I fratelli di Zelofcad, l'uomo senza eredi maschi, protestano vibratamente: "Se le sue figlie sposeranno un uomo di un'altra tribù d'Israele, la loro parte sarà staccata dalla nostra tribù e andrà ad aggiungersi al territorio della nuova tribù alla quale apparterranno".
Evidentemente, lo stesso Dio che s'incazza se qualcuno si lamenta perché sta morendo di fame, ritiene invece giustificate le rimostranze sulle questioni di eredità. Infatti, interrogato a questo proposito da Mosè, gli risponde immediatamente: "Hanno ragione. Ecco quindi quel che ordina il Signore a riguardo delle figlie di Zelofcad: esse potranno sposare l'uomo che vorranno, ma a condizione che egli appartenga a un gruppo della loro tribù paterna".
Regola subito estesa in linea generale a tutti i casi di "eredità al femminile", a quanto pare senza alcun tipo di rimostranza nemmeno da parte delle dirette interessate. "Le figli e di Zelofcad ubbidirono all'ordina dato dal Signore a Mosè: Macla, Tirza, Ogla, Milca e Noa si sposarono con dei cugini, figli dei loro zii paterni".
I tempi sono ancora prematuri perché le donne rivendichino l'effettiva libertà affettiva e sessuale: l'utero è loro, ma lo gestisce la famigghia. Vedremo se qualcosa cambierà leggendo il prossimo libro: dopo i Numeri, tocca al Deuteronomio, il quinto della Bibbia, ultimo della Torah.

giovedì 15 dicembre 2011

Promesse da marinaie

Una tipica donna israelita
Ci si può fidare della promessa di una donna? Dio non ne pare particolarmente convinto: il sospetto è che se la sia legata al dito ancora ai tempi di Eva, la mangiamele proibite a tradimento che ci ha fatti sfrattare dal Paradiso Terrestre.

COMPITI DA SVOLGERE |
• 1. Rispondi alle seguenti domande in base al testo di studio.
(a) Secondo i fratelli di Zelofcad, che cosa accadrebbe alla parte delle figlie se queste sposassero un uomo di un'altra tribù d'Israele?
(b) A quale condizione il Signore permette alle figlie di Zelofcad di sposare l'uomo che vorranno?
(c) Quale libro viene dopo i Numeri e che posto occupa nella Bibbia?
• 2. Traduci in inglese questa frase del testo di studio: "Vedremo se qualcosa cambierà leggendo il prossimo libro: dopo i Numeri, tocca al Deuteronomio, il quinto della Bibbia, ultimo della Torah."
• 3. Trascrivi dal testo di studio il brano che comincia con "Promesse da marinaie" e prosegue fino a "dal Paradiso Terrestre.".
Le righe riportate dopo il testo di studio non sono necessarie.

MATERIALE FORNITO |
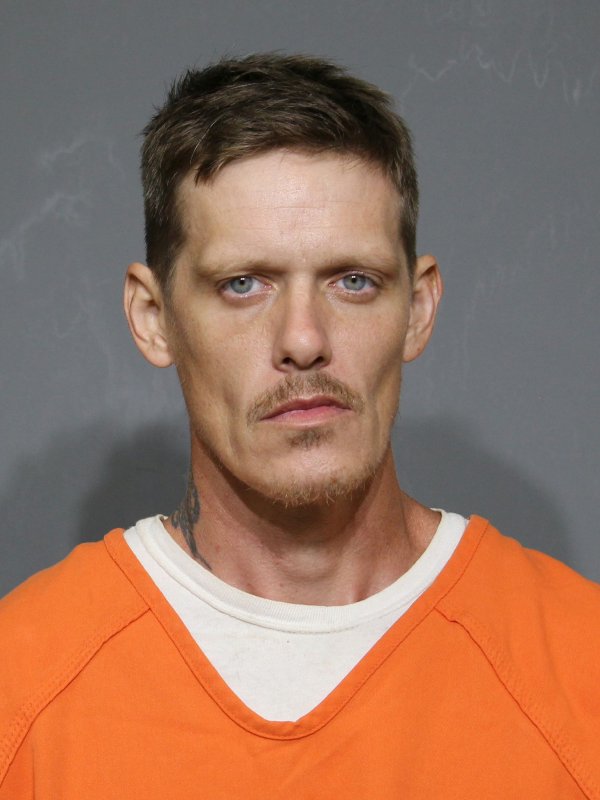 Booking photo of James Craver Dyckma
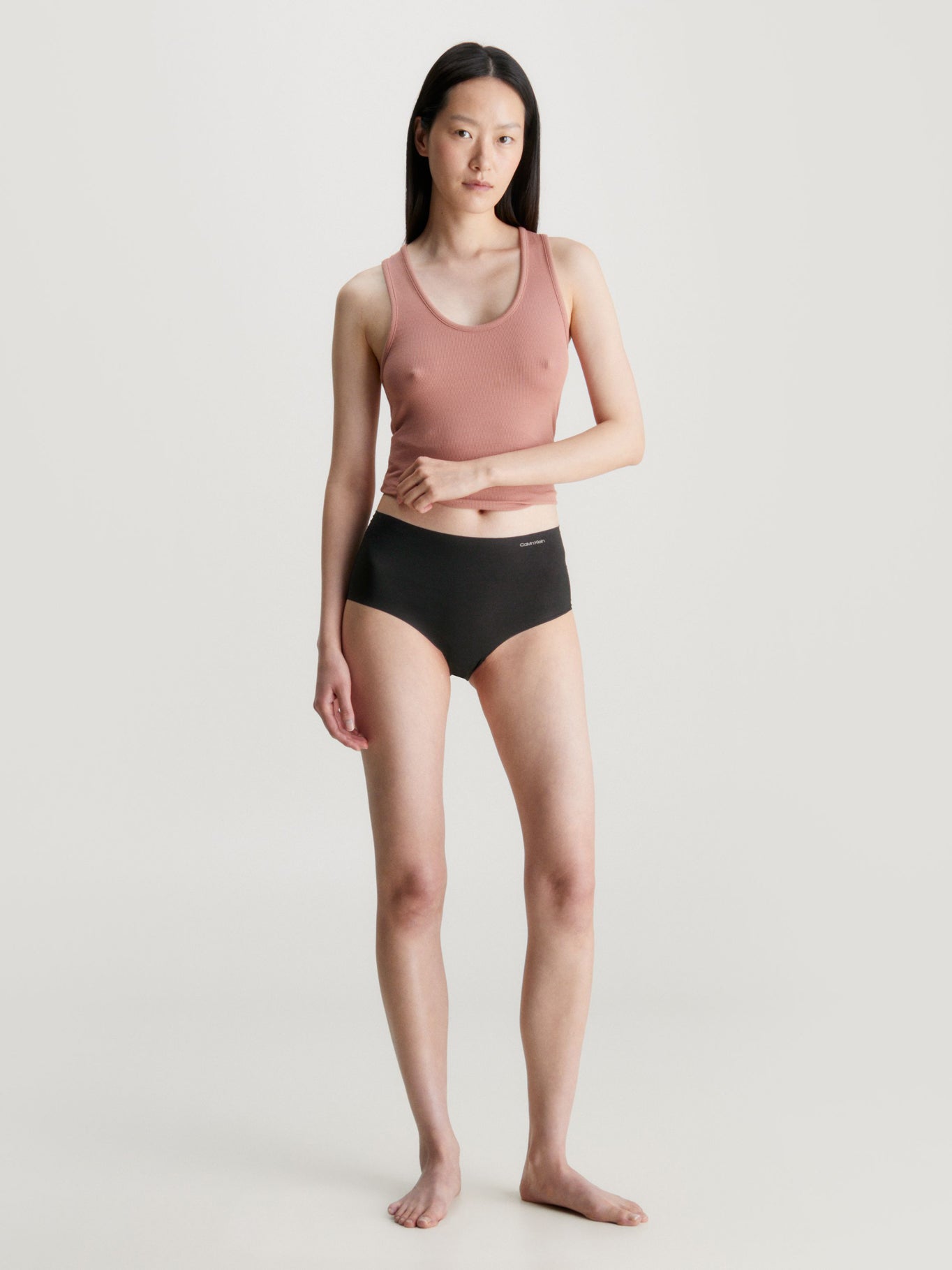 Panty Calvin Klein Women Black Ropa Interior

SOLUZIONI DEI COMPITI |
• 1.
(a) La loro parte verrebbe staccata dalla tribù dei fratelli e andrebbe ad aggiungersi al territorio della nuova tribù alla quale apparterrebbero.
(b) L'uomo deve appartenere a un gruppo della loro tribù paterna.
(c) Il Deuteronomio, che è il quinto libro della Bibbia e l'ultimo della Torah.

• 2. We will see whether anything changes as we read the next book: after Numbers comes Deuteronomy, the fifth book of the Bible and the last of the Torah.

• 3.
Promesse da marinaie

Una tipica donna israelita
Ci si può fidare della promessa di una donna? Dio non ne pare particolarmente convinto: il sospetto è che se la sia legata al dito ancora ai tempi di Eva, la mangiamele proibite a tradimento che ci ha fatti sfrattare dal Paradiso Terrestre.